··· EXCERPTED PASSAGE ···
# Big belly catfishes! wats going on?



## SUGARFREEKANDEE (Nov 20, 2009)

hi.i have an albino oscar,a 4line pimeloda pictus catfish & an albino channel cat ina 29 gallon tank.the other day,i notice the 2 catfish suddenly have big round bellies that they did not have b4.then earlier today i look again,the bellies werent big anymore.now once again,a few hours later,they both have the big round bellies again. wats going on? how could the bellies blow up & deflate & get big again? this is really weird.i dont overfeed them ever & pregnant is out of the question.(at least not preggo by the oscar.LOL.)


----------



## Guest (Nov 21, 2009)

*fat belly catfish*

Oscars are notorious pigs when eating, especially when eating pellets etc, a lot of what they take in their mouth gets slobbered out every where, and the catfish being bottom feeders for the most part, could explan this happening, they are just filling up on leftovers from the oscar feeding


----------



## Blue Cray (Oct 19, 2007)

An oscar and channel cat in a 29? Holy sh*t man. In 6 months that channel wont fit in the tank and the oscar will be pushing it just as much. Channels grow to about 15" llong and fat in less than a year. Oscars grow about 12" in a year. So maybe you should rethink your fish.


----------



## SUGARFREEKANDEE (Nov 20, 2009)

actually,i've had both the oscar and my channeel almost a year an they are still small.about 3-1/2'' like wen i got them last year.they are very healthy,water quality is great and i feed them well.i know how big they get.i guess the catfish are just eating up the oscars mess cause as of right now,their bellies r down again.LOL.how weird.i just never saw this happen b4.:lol:


----------



## Blue Cray (Oct 19, 2007)

So you are telling me you have had an oscar and channel cat stay at around 3 inches for over a year? Either they are extremely stunted or you are a liar.


----------



## Tallonebball (Apr 6, 2009)

Yeah I gotta agree with blue cray on this one, either they are stunted or you havent had them for a year. you may not even see the stunted in them yet but they are. And if you knew how big they get you shouldn't have bought them knowing they were going to be in a 29 gallon tank.


----------



## DavidAl (Nov 17, 2009)

Sugarfreek,

When I read your initial post I couldn't figure out what was going on, but after reading the other post and learning of the channel's size, it's clear. We've all heard that a fish's stomach is the size of its eye. That is in no way accurate, but you get where I'm going... If a small fish indulges itself, it's going to show in the belly area more easily than if it were a big fish. Actually, it's all relevant to the size of the food.

I venture to say you're feeding generously, which is good. However, it's also bad due to your setup and choice of livestock; the two simply don't go together. Please consider re-homing your fish while they are small. Once they reach a larger size (if they get there), you're going to run into problems finding homes for them, hence why South Florida has oscars in its canals. Your other option is to replace the 29g with a 125g.

David


----------



## SUGARFREEKANDEE (Nov 20, 2009)
···
▸ WHAT THE TASK REQUIRES:
From the catfish thread, pull out the passage between "Yeah I gotta" and "(Nov 17, 2009)", inclusive, word for word.
··· GIVEN DATA ···
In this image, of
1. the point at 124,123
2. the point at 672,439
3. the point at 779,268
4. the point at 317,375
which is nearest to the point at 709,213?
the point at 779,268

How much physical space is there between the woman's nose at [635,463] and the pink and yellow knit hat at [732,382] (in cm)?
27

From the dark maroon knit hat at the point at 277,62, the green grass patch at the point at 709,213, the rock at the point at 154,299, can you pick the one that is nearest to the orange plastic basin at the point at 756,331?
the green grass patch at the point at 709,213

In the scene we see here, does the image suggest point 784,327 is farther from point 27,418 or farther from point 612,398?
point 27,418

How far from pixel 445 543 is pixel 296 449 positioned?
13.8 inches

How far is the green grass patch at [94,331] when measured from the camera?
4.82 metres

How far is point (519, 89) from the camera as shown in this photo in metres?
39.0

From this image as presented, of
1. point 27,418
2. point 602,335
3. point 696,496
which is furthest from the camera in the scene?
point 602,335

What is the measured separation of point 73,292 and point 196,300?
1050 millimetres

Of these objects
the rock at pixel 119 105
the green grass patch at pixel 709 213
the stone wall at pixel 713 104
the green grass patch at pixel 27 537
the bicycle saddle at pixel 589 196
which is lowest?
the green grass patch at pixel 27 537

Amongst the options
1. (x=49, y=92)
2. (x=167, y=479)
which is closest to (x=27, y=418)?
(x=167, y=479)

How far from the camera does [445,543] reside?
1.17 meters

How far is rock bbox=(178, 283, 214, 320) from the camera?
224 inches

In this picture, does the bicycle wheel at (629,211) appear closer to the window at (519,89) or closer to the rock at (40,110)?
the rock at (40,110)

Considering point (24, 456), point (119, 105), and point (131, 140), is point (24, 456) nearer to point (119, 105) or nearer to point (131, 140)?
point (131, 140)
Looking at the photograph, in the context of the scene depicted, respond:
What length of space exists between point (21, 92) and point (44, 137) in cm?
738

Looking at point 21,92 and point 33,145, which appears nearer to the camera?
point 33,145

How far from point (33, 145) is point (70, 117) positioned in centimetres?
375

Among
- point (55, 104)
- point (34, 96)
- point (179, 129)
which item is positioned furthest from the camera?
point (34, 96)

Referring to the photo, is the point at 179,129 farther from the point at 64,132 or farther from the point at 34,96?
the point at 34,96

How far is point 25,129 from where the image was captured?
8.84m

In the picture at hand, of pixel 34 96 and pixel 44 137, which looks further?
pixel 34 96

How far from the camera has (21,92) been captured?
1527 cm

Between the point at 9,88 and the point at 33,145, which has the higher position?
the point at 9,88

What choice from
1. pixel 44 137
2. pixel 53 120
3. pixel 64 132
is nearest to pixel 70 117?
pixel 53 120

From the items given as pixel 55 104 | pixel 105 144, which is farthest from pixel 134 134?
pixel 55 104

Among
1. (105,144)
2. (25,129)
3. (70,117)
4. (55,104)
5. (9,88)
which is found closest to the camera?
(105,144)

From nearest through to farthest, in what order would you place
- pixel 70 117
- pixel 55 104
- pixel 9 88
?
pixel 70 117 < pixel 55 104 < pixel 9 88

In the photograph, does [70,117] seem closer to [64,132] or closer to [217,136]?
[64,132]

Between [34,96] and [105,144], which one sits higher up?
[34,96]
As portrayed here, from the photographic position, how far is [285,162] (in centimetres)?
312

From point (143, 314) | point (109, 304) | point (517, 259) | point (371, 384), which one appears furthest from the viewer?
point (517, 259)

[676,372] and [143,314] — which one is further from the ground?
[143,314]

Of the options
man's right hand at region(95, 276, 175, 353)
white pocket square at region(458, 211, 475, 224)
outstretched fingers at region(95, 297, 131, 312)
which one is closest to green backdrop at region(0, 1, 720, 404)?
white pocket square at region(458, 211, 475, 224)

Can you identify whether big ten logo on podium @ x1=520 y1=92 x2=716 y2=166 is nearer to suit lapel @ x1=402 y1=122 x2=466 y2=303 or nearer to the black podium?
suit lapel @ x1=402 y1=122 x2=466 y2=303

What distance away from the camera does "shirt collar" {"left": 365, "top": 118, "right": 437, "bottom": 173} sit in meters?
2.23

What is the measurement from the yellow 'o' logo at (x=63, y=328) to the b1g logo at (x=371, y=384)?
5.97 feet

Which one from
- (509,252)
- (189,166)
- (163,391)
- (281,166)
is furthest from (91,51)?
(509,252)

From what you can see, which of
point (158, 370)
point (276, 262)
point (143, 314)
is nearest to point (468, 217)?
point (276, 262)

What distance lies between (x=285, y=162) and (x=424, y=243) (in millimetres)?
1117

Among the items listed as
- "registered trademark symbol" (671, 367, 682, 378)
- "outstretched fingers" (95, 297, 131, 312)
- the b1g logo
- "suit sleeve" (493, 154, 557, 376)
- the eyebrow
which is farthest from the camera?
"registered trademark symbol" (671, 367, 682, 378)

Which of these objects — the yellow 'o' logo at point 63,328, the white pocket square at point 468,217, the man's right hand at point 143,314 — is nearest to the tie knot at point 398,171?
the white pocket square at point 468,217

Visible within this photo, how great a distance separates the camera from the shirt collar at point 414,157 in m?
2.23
···
▸ THE RESULT:
Yeah I gotta agree with blue cray on this one, either they are stunted or you havent had them for a year. you may not even see the stunted in them yet but they are. And if you knew how big they get you shouldn't have bought them knowing they were going to be in a 29 gallon tank.


----------



## DavidAl (Nov 17, 2009)